▶ **Work to complete**
Find every line in the rows below that contains the word "above" and copy each one out. Case counts.

▶ **Record list**
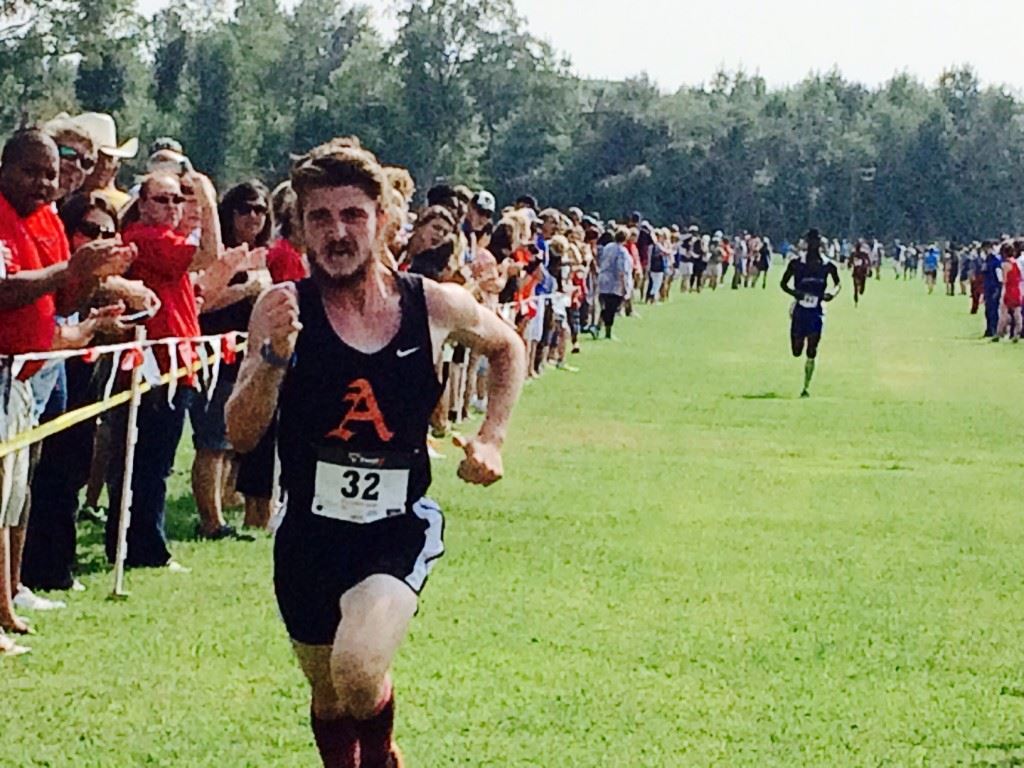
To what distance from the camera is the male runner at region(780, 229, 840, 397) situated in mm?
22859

==

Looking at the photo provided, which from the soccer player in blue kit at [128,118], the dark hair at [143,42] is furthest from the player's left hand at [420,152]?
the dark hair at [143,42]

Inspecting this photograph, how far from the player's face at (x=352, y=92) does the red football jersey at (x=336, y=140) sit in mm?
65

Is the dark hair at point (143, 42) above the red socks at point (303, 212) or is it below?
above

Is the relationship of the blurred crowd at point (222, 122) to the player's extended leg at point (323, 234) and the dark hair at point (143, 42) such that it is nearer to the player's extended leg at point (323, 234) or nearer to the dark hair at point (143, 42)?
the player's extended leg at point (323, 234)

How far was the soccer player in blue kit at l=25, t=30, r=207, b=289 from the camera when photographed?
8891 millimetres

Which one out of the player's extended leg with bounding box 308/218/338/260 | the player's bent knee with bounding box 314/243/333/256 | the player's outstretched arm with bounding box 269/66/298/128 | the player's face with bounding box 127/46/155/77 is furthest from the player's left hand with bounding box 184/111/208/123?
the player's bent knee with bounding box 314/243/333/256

▶ **Problem solution**
Is the dark hair at point (143, 42) above the red socks at point (303, 212) or is it below?
above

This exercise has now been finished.